Rise of modern distribution space
Investors are acquiring older facilities and transforming them into well-located modern distribution centres to attract high-quality tenants. This kind of infill redevelopment has been increasing in the last two years, and it’s something Cook expects to see more of in the future.
In December 2016, a former Zellers warehouse in Brampton circa 1975 became fully leased to occupants like Winners, Mountain Equipment Co-op and Accuristix. The old building had been torn down and turned into a new LEED GOLD-certified 900,000-square-foot warehouse at 8875 Torbram Road in
Bramalea Business Park.
“From a labour strategy, the location was excellent and in close proximity to highways and intermodal sites, but the actual physical building was obsolete from what today’s warehouse required,” says Cooks, thinking back to what the site used to look like.”

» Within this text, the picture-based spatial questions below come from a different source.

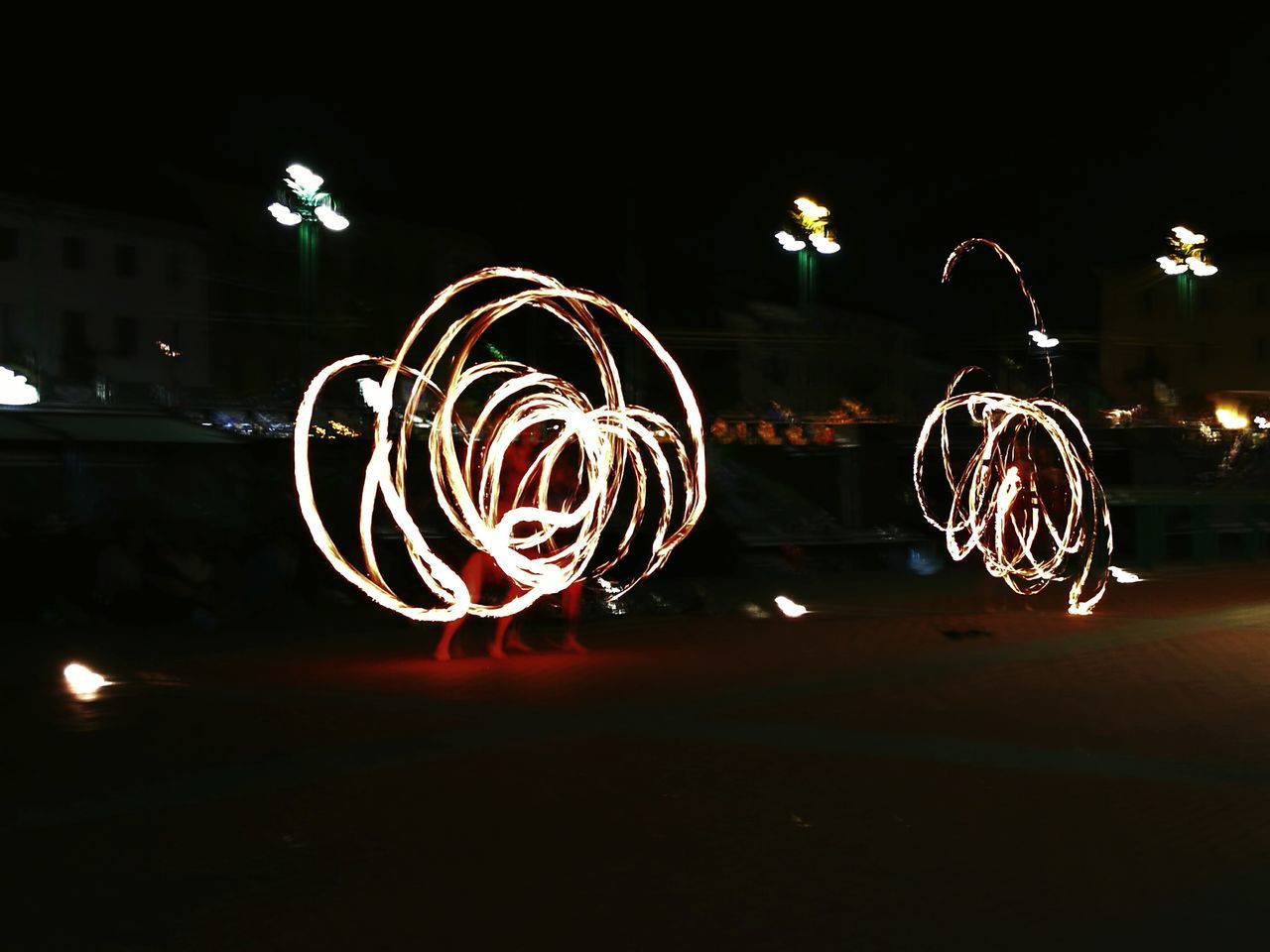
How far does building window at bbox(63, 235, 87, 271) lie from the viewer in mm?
38531

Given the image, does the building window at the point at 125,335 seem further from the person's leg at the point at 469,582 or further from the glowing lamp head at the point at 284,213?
the person's leg at the point at 469,582

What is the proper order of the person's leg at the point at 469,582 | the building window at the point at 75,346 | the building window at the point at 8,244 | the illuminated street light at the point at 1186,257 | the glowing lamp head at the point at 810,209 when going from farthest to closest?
the illuminated street light at the point at 1186,257
the building window at the point at 8,244
the building window at the point at 75,346
the glowing lamp head at the point at 810,209
the person's leg at the point at 469,582

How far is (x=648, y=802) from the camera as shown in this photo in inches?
298

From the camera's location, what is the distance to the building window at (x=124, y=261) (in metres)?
39.8

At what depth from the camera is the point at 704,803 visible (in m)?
7.54

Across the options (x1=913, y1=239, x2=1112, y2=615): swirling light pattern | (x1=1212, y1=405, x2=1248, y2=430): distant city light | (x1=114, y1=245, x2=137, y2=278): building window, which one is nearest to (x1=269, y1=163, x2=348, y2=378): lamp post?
(x1=913, y1=239, x2=1112, y2=615): swirling light pattern

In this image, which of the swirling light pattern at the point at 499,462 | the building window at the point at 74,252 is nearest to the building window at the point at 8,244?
the building window at the point at 74,252

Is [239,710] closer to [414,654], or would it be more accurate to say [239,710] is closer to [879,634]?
[414,654]

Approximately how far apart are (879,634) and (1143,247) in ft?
184

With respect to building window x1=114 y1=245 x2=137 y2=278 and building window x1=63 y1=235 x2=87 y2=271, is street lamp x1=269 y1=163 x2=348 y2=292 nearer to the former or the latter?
building window x1=63 y1=235 x2=87 y2=271

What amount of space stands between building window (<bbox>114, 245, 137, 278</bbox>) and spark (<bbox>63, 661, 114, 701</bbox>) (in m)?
28.3

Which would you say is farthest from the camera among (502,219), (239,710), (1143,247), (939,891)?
(1143,247)

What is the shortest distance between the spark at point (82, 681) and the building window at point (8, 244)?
1028 inches

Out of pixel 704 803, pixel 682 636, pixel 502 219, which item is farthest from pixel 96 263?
pixel 704 803
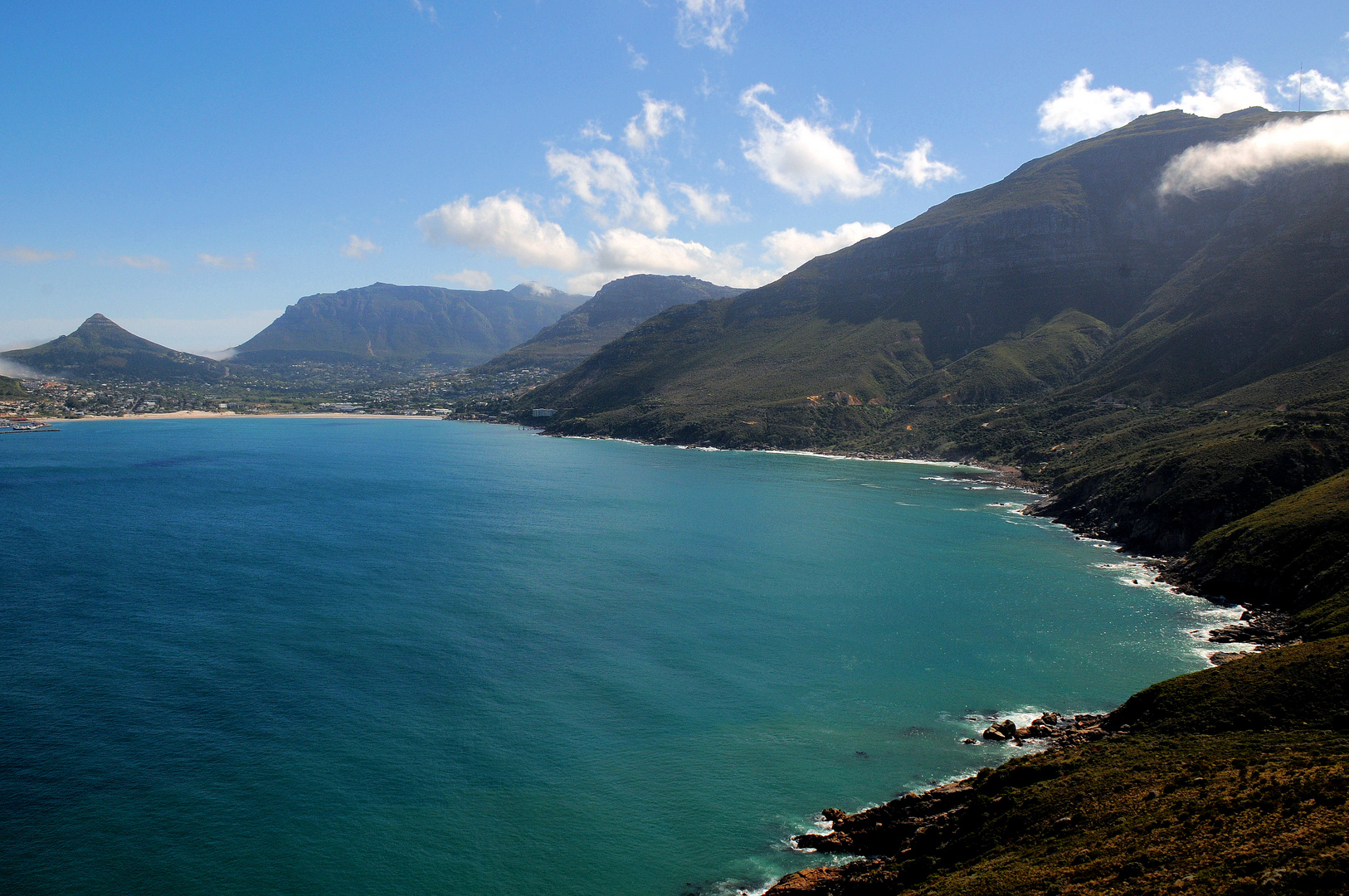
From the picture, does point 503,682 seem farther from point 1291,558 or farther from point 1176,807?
point 1291,558

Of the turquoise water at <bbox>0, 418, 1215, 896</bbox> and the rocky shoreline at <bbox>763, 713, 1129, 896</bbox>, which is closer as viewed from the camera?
the rocky shoreline at <bbox>763, 713, 1129, 896</bbox>

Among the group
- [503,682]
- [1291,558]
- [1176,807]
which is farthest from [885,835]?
[1291,558]

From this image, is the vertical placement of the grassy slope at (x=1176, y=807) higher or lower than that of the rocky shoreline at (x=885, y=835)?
higher

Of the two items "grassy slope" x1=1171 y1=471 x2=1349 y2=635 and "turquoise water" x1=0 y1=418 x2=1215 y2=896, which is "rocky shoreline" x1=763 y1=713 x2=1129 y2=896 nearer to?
"turquoise water" x1=0 y1=418 x2=1215 y2=896

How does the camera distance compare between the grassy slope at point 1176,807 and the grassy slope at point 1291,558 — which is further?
the grassy slope at point 1291,558

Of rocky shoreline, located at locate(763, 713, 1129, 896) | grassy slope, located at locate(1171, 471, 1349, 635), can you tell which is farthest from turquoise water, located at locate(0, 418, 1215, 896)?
grassy slope, located at locate(1171, 471, 1349, 635)

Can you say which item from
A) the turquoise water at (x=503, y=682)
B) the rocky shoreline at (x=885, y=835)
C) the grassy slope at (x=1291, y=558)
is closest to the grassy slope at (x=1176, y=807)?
the rocky shoreline at (x=885, y=835)

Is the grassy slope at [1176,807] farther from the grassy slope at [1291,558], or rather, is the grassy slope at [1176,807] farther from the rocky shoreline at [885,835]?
the grassy slope at [1291,558]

Parts of concrete from the original building were recycled into the sub-base to divert waste from landfill and the ceiling height was raised to 38 feet high from 22 feet. The few, beat-up shipping doors were increased in number, so now there are two drive-in doors and 60 at truck level. There are also 144 trailer parking stalls.
Now the site, taller than the former warehouse, reaches 38 feet high and the few beat-up shipping doors from long ago are now in the front and back of the building.
The building boasts other modern features like wide turning spaces for trailers and room for mezzanines, storage and racking. Utilizing technology to run a more automated operation, from lighting and heating to software are all key modern efficiencies for today’s supply chain and logistics operations that are becoming more specific and productive.